◆ **Activity**
Instruction for the entries that follow: retype exactly the lines from the line with "<title>[lynkurs-i-latex] Log of" to the line with "<td>Sticky Revision:</td>", both included, and omit all others.

═════ Record excerpts ═════

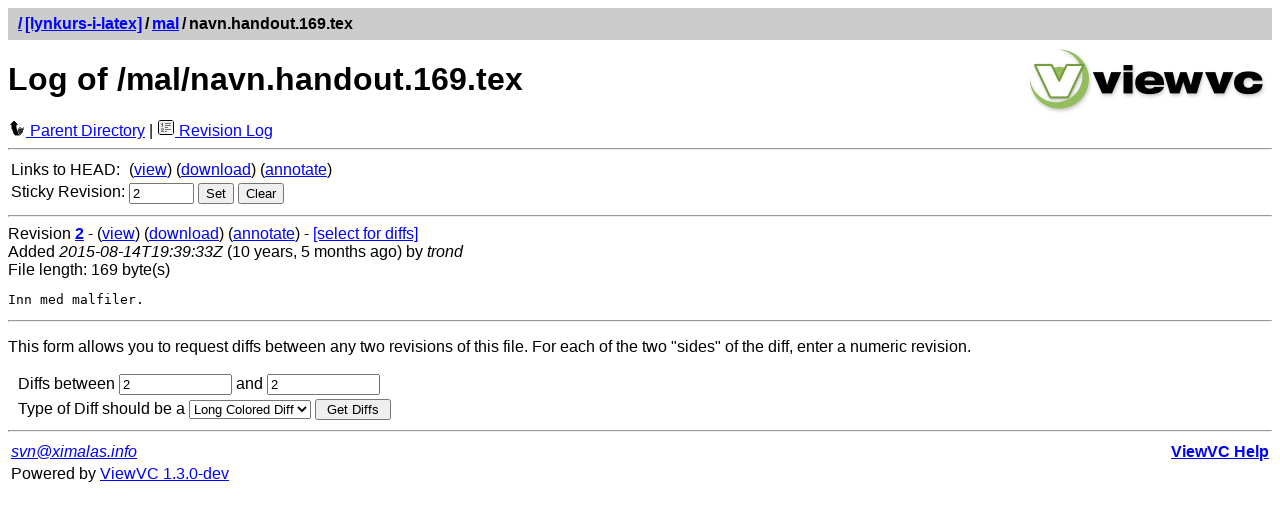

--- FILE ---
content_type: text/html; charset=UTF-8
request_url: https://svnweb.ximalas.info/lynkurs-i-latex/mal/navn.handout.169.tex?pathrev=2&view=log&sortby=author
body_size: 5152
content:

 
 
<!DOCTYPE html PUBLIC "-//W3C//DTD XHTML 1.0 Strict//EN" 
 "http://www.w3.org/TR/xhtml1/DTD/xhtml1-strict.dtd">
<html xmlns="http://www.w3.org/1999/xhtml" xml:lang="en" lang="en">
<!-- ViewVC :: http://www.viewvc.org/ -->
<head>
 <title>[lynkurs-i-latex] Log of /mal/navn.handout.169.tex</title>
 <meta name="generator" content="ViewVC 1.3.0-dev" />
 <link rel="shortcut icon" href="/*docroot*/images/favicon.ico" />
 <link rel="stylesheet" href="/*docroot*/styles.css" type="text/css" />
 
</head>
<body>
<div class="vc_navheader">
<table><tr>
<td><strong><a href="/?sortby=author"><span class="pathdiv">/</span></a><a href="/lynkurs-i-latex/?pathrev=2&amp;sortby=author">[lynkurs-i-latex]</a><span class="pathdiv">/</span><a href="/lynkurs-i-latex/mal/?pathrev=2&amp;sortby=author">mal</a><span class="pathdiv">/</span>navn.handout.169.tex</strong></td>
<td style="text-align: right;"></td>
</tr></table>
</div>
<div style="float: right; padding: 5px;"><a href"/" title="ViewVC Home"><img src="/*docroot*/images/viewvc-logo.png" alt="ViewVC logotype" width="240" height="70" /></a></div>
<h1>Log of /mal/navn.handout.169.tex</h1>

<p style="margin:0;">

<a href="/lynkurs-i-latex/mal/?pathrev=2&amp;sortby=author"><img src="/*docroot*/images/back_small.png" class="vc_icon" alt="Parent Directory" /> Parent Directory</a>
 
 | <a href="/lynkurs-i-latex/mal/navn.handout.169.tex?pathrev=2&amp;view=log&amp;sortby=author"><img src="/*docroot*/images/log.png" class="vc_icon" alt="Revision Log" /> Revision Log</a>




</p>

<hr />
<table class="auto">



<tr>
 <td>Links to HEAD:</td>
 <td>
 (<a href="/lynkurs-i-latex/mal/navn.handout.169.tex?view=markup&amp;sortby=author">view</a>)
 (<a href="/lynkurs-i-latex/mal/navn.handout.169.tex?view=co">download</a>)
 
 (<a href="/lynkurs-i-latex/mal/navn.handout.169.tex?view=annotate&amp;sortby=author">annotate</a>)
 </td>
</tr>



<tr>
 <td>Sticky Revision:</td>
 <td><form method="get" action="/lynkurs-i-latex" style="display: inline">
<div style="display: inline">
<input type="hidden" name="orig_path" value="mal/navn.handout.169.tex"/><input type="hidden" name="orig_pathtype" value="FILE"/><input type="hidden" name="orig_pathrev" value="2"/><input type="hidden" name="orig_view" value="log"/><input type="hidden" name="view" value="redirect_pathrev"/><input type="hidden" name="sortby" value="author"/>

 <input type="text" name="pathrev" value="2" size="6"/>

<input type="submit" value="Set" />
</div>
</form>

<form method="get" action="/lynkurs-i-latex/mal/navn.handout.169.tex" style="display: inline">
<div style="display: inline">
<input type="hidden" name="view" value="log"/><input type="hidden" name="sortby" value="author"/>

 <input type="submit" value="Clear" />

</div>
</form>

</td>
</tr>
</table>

═════

◆ **Solved exercise**
 <title>[lynkurs-i-latex] Log of /mal/navn.handout.169.tex</title>
 <meta name="generator" content="ViewVC 1.3.0-dev" />
 <link rel="shortcut icon" href="/*docroot*/images/favicon.ico" />
 <link rel="stylesheet" href="/*docroot*/styles.css" type="text/css" />
 
</head>
<body>
<div class="vc_navheader">
<table><tr>
<td><strong><a href="/?sortby=author"><span class="pathdiv">/</span></a><a href="/lynkurs-i-latex/?pathrev=2&amp;sortby=author">[lynkurs-i-latex]</a><span class="pathdiv">/</span><a href="/lynkurs-i-latex/mal/?pathrev=2&amp;sortby=author">mal</a><span class="pathdiv">/</span>navn.handout.169.tex</strong></td>
<td style="text-align: right;"></td>
</tr></table>
</div>
<div style="float: right; padding: 5px;"><a href"/" title="ViewVC Home"><img src="/*docroot*/images/viewvc-logo.png" alt="ViewVC logotype" width="240" height="70" /></a></div>
<h1>Log of /mal/navn.handout.169.tex</h1>

<p style="margin:0;">

<a href="/lynkurs-i-latex/mal/?pathrev=2&amp;sortby=author"><img src="/*docroot*/images/back_small.png" class="vc_icon" alt="Parent Directory" /> Parent Directory</a>
 
 | <a href="/lynkurs-i-latex/mal/navn.handout.169.tex?pathrev=2&amp;view=log&amp;sortby=author"><img src="/*docroot*/images/log.png" class="vc_icon" alt="Revision Log" /> Revision Log</a>




</p>

<hr />
<table class="auto">



<tr>
 <td>Links to HEAD:</td>
 <td>
 (<a href="/lynkurs-i-latex/mal/navn.handout.169.tex?view=markup&amp;sortby=author">view</a>)
 (<a href="/lynkurs-i-latex/mal/navn.handout.169.tex?view=co">download</a>)
 
 (<a href="/lynkurs-i-latex/mal/navn.handout.169.tex?view=annotate&amp;sortby=author">annotate</a>)
 </td>
</tr>



<tr>
 <td>Sticky Revision:</td>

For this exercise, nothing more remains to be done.